**EXERCISE TEXT:**
=== Section Start ===
Teleoperation and Imitation Learning with Isaac Lab Mimic#
Teleoperation#
We provide interfaces for providing commands in SE(2) and SE(3) space for robot control. In case of SE(2) teleoperation, the returned command is the linear x-y velocity and yaw rate, while in SE(3), the returned command is a 6-D vector representing the change in pose.
Note
Presently, Isaac Lab Mimic is only supported in Linux.
To play inverse kinematics (IK) control with a keyboard device:
./isaaclab.sh -p scripts/environments/teleoperation/teleop_se3_agent.py --task Isaac-Stack-Cube-Franka-IK-Rel-v0 --num_envs 1 --teleop_device keyboard
For smoother operation and off-axis operation, we recommend using a SpaceMouse as the input device. Providing smoother demonstrations will make it easier for the policy to clone the behavior. To use a SpaceMouse, simply change the teleop device accordingly:
./isaaclab.sh -p scripts/environments/teleoperation/teleop_se3_agent.py --task Isaac-Stack-Cube-Franka-IK-Rel-v0 --num_envs 1 --teleop_device spacemouse
Note
If the SpaceMouse is not detected, you may need to grant additional user permissions by running sudo chmod 666 /dev/hidraw<#> where <#> corresponds to the device index
of the connected SpaceMouse.
To determine the device index, list all hidraw devices by running ls -l /dev/hidraw*.
Identify the device corresponding to the SpaceMouse by running cat /sys/class/hidraw/hidraw<#>/device/uevent on each of the devices listed
from the prior step.
We recommend using local deployment of Isaac Lab to use the SpaceMouse. If using container deployment (Docker Guide), you must manually mount the SpaceMouse to the isaac-lab-base container by
adding a devices attribute with the path to the device in your docker-compose.yaml file:
devices:
- /dev/hidraw<#>:/dev/hidraw<#>
where <#> is the device index of the connected SpaceMouse.
Isaac Lab is only compatible with the SpaceMouse Wireless and SpaceMouse Compact models from 3Dconnexion.
For tasks that benefit from the use of an extended reality (XR) device with hand tracking, Isaac Lab supports using Isaac Teleop with NVIDIA CloudXR to immersively stream the scene to compatible XR devices for teleoperation. Note that when using hand tracking we recommend using the absolute variant of the task (Isaac-Stack-Cube-Franka-IK-Abs-v0):
./isaaclab.sh -p scripts/environments/teleoperation/teleop_se3_agent.py --task Isaac-Stack-Cube-Franka-IK-Abs-v0 --visualizer kit --xr
Note
See Setting up Isaac Teleop with CloudXR to learn how to install Isaac Teleop and set up CloudXR for teleoperation. For architecture details, retargeting pipelines, and control scheme recommendations, see Isaac Teleop.
=== Section End ===
**RECORD EXCERPTS:**
=== Section Start ===
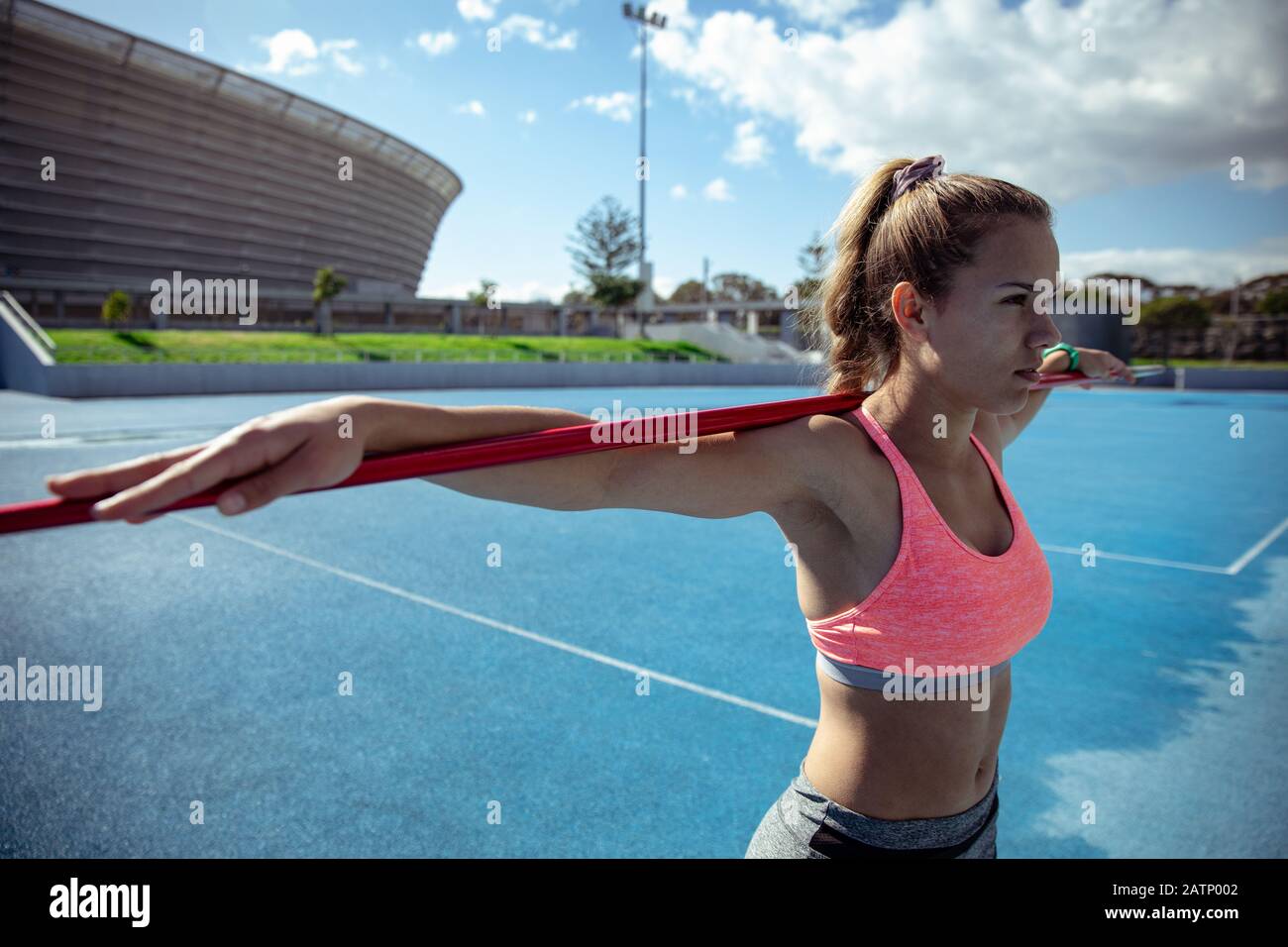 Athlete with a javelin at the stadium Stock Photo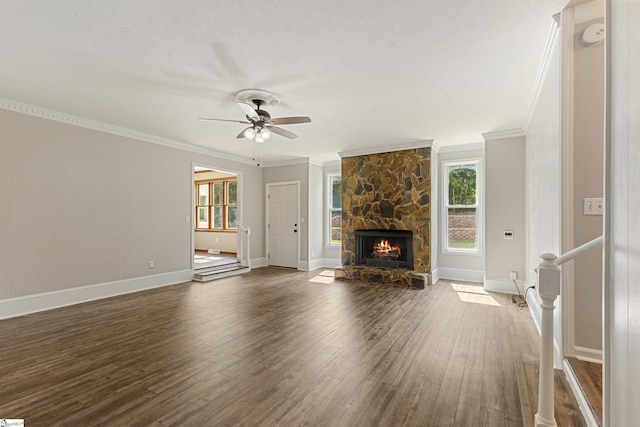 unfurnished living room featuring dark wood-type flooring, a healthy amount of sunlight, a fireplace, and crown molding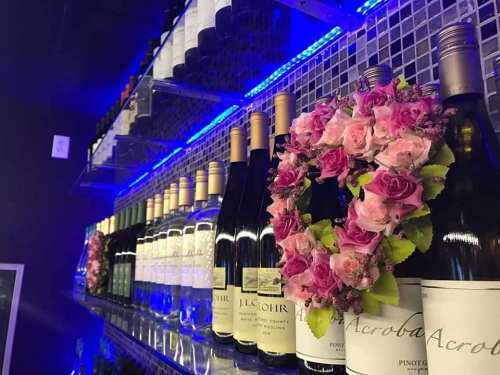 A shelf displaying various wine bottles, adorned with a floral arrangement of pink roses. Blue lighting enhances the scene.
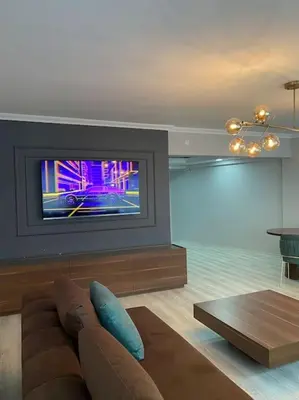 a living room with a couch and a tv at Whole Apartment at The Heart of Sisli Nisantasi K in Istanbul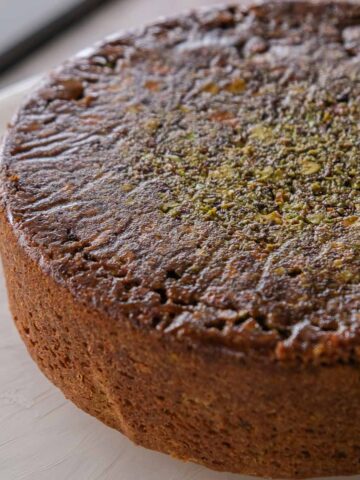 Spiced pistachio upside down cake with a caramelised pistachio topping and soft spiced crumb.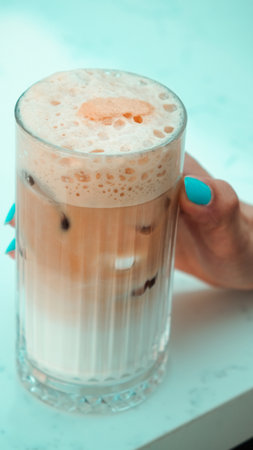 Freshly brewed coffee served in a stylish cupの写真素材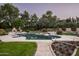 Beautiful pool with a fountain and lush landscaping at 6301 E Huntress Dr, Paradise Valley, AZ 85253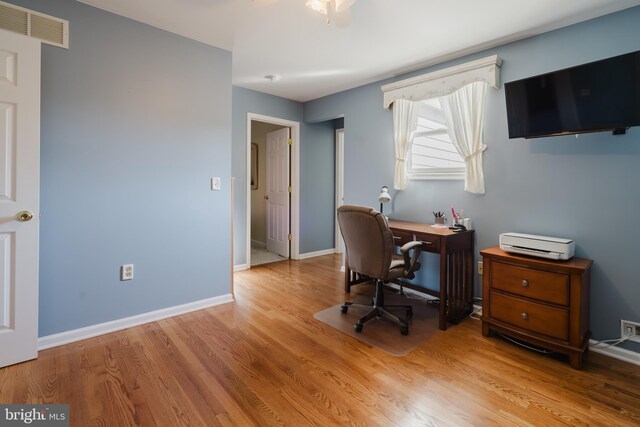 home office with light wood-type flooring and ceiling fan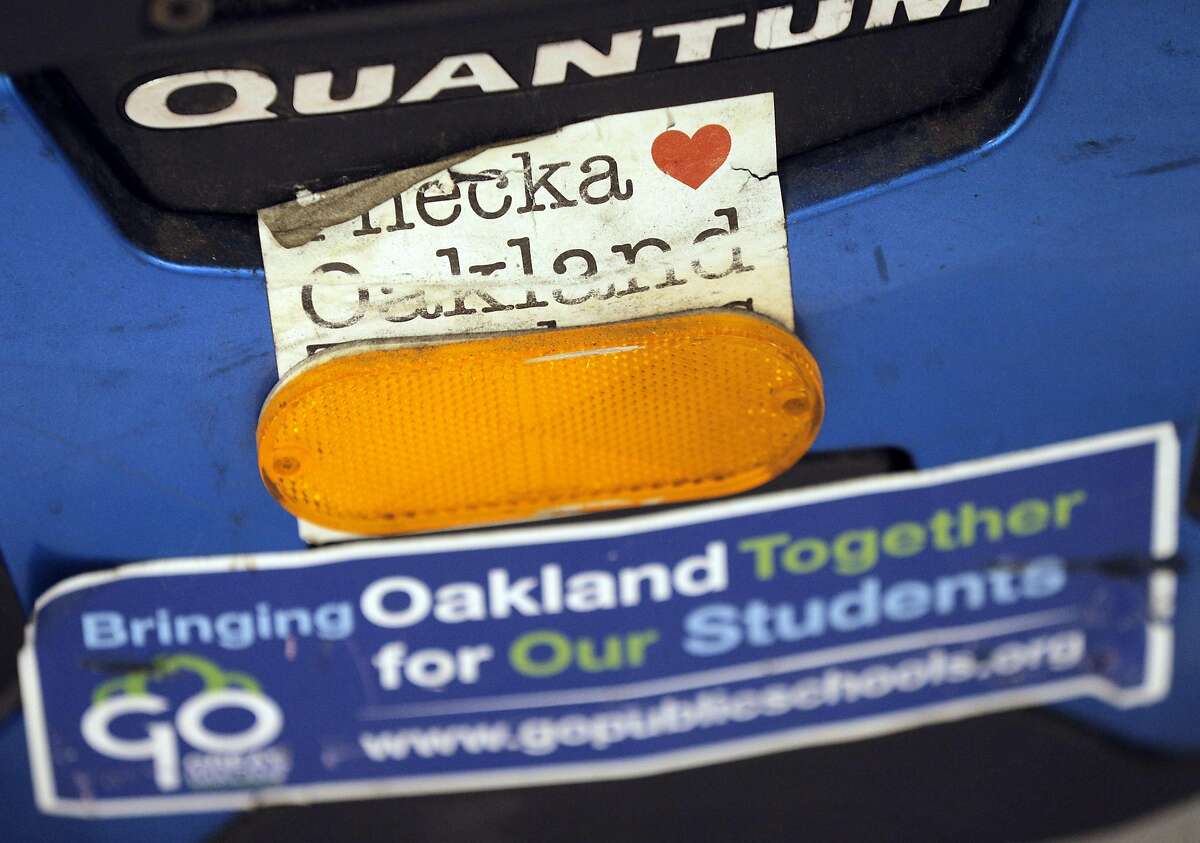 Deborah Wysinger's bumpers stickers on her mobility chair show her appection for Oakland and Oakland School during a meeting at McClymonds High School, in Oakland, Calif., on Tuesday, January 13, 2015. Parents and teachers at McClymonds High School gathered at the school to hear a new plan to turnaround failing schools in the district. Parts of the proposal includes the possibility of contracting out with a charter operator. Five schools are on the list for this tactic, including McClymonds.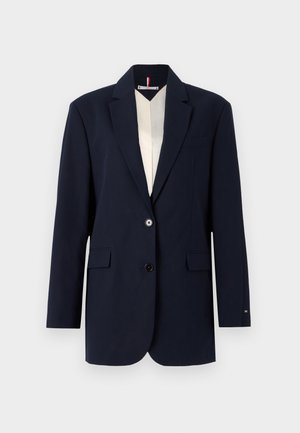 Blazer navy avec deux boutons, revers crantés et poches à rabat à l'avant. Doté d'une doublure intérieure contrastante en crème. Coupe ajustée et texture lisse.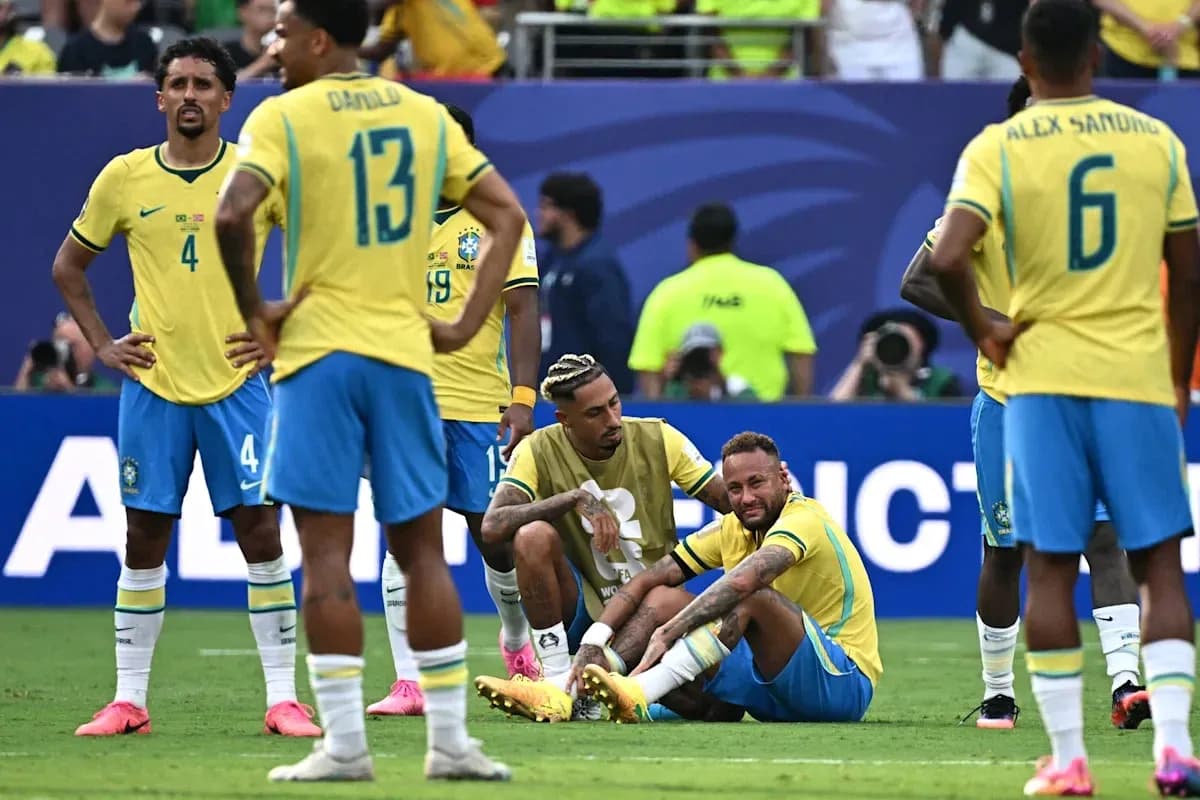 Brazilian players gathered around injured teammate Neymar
=== Section End ===
**TASK INSTRUCTIONS:**
- 1) Answer from the teleoperation text above:
(a) In SE(2) teleoperation, what does the returned command consist of?
(b) On which operating system is Isaac Lab Mimic presently supported?
(c) Which SpaceMouse models is Isaac Lab compatible with?
- 2) Condense the paragraph of the teleoperation text that begins "For tasks that benefit from the use of an extended reality" into two shorter sentences, keeping its main facts.
- 3) Quote the teleoperation text word for word, starting with "Identify the device" and going on through "models from 3Dconnexion.".

**WRITTEN ANSWERS:**
- 1)
(a) The linear x-y velocity and yaw rate.
(b) Linux.
(c) The SpaceMouse Wireless and SpaceMouse Compact models from 3Dconnexion.

- 2) For tasks that benefit from an XR device with hand tracking, Isaac Lab supports Isaac Teleop with NVIDIA CloudXR, which streams the scene to compatible XR devices for immersive teleoperation. With hand tracking, the absolute task variant (Isaac-Stack-Cube-Franka-IK-Abs-v0) is recommended.

- 3)
Identify the device corresponding to the SpaceMouse by running cat /sys/class/hidraw/hidraw<#>/device/uevent on each of the devices listed
from the prior step.
We recommend using local deployment of Isaac Lab to use the SpaceMouse. If using container deployment (Docker Guide), you must manually mount the SpaceMouse to the isaac-lab-base container by
adding a devices attribute with the path to the device in your docker-compose.yaml file:
devices:
- /dev/hidraw<#>:/dev/hidraw<#>
where <#> is the device index of the connected SpaceMouse.
Isaac Lab is only compatible with the SpaceMouse Wireless and SpaceMouse Compact models from 3Dconnexion.